A seleção de um verso bonito demanda uma atenção e uma percepção aguda peculiar a alguém do ramo, no caso, um grande poeta como Bandeira.

José Ewerton Neto

Atualizada em 29/08/2023 às 16h10
 

“Tu pisavas nos astros, distraída” da música Chão de estrelas de Orestes Barbosa, foi considerado por Manuel Bandeira o verso mais bonito da língua portuguesa.

O fato de tê-lo escolhido, não de um poema tradicional, mas de um contexto musical, significa que a seleção de um verso bonito demanda uma atenção e uma percepção aguda peculiar a alguém do ramo, no caso, um grande poeta como Bandeira. 

Provavelmente porque a emoção suscitada pela beleza, assim como ocorre na atração física, dirige-se inicialmente ao conjunto capaz de provocar essa emoção e, apenas no instante seguinte, se atêm aos detalhes que sobrelevam ainda mais aquela sedução. No caso da atração física: os olhos, a postura, os gestos etc. A diferença é que, na leitura, o destaque do detalhe raramente é feita, registrada e consolidada, ao passo que, na contemplação do objeto físico, o êxtase é automaticamente direcionado para as peculiaridades, tanto mais quanto maior for a sedução despertada. 
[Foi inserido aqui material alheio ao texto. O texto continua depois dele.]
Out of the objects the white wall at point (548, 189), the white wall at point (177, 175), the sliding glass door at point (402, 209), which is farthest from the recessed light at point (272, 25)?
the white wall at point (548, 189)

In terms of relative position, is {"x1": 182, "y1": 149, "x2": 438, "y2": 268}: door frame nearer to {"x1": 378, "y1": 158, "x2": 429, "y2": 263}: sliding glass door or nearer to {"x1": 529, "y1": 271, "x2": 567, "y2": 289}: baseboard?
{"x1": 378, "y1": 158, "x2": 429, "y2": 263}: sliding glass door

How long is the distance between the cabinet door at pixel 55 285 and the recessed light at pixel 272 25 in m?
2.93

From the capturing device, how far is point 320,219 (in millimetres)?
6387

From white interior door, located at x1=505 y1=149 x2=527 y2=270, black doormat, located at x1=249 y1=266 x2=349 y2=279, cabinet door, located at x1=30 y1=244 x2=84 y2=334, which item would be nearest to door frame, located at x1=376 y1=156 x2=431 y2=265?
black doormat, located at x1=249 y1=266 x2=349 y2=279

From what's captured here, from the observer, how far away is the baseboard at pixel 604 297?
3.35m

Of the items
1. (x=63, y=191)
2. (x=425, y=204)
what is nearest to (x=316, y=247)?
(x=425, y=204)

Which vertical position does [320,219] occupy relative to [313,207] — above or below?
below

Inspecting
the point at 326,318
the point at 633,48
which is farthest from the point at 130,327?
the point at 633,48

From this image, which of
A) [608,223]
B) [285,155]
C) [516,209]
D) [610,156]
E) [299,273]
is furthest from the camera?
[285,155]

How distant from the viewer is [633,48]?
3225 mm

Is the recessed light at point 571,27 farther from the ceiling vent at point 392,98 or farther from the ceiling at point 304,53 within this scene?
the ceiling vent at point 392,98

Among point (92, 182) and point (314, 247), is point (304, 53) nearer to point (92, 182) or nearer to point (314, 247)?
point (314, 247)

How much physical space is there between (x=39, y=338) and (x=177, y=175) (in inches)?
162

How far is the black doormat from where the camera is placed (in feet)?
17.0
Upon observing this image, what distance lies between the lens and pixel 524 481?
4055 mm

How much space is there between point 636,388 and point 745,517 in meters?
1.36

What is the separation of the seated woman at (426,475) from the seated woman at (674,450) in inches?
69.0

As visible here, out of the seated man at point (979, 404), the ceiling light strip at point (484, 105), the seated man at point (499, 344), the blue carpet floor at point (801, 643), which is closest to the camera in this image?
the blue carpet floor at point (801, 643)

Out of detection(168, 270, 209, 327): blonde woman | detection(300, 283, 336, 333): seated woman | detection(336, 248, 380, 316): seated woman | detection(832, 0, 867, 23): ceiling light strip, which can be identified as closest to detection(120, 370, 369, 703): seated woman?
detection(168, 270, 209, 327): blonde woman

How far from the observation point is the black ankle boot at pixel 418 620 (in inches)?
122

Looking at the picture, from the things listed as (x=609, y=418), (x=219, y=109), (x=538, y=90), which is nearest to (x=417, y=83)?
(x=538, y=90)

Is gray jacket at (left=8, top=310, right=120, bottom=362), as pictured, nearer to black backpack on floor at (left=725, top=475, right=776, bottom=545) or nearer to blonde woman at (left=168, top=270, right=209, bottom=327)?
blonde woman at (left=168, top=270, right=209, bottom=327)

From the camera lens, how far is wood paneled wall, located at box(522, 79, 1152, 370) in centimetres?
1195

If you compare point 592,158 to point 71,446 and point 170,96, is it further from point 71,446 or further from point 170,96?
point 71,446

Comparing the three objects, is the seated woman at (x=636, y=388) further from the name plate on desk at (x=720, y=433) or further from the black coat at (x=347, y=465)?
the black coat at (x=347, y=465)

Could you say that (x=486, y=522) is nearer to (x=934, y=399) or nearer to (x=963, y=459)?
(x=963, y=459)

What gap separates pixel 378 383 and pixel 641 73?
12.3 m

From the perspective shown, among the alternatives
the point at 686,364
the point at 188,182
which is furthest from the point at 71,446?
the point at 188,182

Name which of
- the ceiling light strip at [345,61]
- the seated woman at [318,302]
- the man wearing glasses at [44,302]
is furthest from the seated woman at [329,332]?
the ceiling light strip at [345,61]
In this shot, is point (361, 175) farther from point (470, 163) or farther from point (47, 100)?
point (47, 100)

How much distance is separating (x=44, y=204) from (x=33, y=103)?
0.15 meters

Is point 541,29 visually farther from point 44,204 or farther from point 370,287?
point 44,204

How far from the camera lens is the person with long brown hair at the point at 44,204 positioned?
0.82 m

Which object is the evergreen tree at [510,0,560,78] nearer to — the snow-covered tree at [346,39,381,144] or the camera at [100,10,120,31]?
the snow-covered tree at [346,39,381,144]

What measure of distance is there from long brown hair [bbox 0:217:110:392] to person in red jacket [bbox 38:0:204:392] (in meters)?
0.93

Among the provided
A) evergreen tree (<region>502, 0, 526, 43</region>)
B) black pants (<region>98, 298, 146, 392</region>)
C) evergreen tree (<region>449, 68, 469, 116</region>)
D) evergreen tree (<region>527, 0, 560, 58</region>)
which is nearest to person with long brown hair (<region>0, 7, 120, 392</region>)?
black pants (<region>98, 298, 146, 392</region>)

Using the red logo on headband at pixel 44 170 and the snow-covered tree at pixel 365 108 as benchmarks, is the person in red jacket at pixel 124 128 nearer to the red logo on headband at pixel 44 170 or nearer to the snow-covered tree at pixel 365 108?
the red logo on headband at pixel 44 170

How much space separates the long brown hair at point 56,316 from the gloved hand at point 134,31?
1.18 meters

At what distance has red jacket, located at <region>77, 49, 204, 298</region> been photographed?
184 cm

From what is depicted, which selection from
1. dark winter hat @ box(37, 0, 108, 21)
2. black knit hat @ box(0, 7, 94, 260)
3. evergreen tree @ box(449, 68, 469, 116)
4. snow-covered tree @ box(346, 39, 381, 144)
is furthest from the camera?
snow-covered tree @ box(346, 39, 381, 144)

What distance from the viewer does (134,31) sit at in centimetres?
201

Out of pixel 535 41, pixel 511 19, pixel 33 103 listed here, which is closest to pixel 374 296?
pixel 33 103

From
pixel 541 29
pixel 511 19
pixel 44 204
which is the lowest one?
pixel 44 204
Deduz-se que, por isso, ao se indagar a alguém qual o poema mais bonito que já leu, muitos hão de se lembrar, enquanto que do seu verso preferido poucos se recordarão com precisão. Supõe-se que alguns poemas, canônicos, sobressairiam na preferência dos leitores casos de A canção do exílio, de G.Dias, As pombas, de Raimundo Correia, Soneto da Fidelidade de Vinicius de Moraes ou algum poema de Augusto dos Anjos. Outros, menos votados viriam de uma apreciação pessoal (no meu caso, entre os brasileiros prefiro para sempre A mosca azul , de Machado de Assis, ainda que o escritor carioca seja mais reconhecido como narrador do que como poeta). Mas e o verso, quem saberia dizer?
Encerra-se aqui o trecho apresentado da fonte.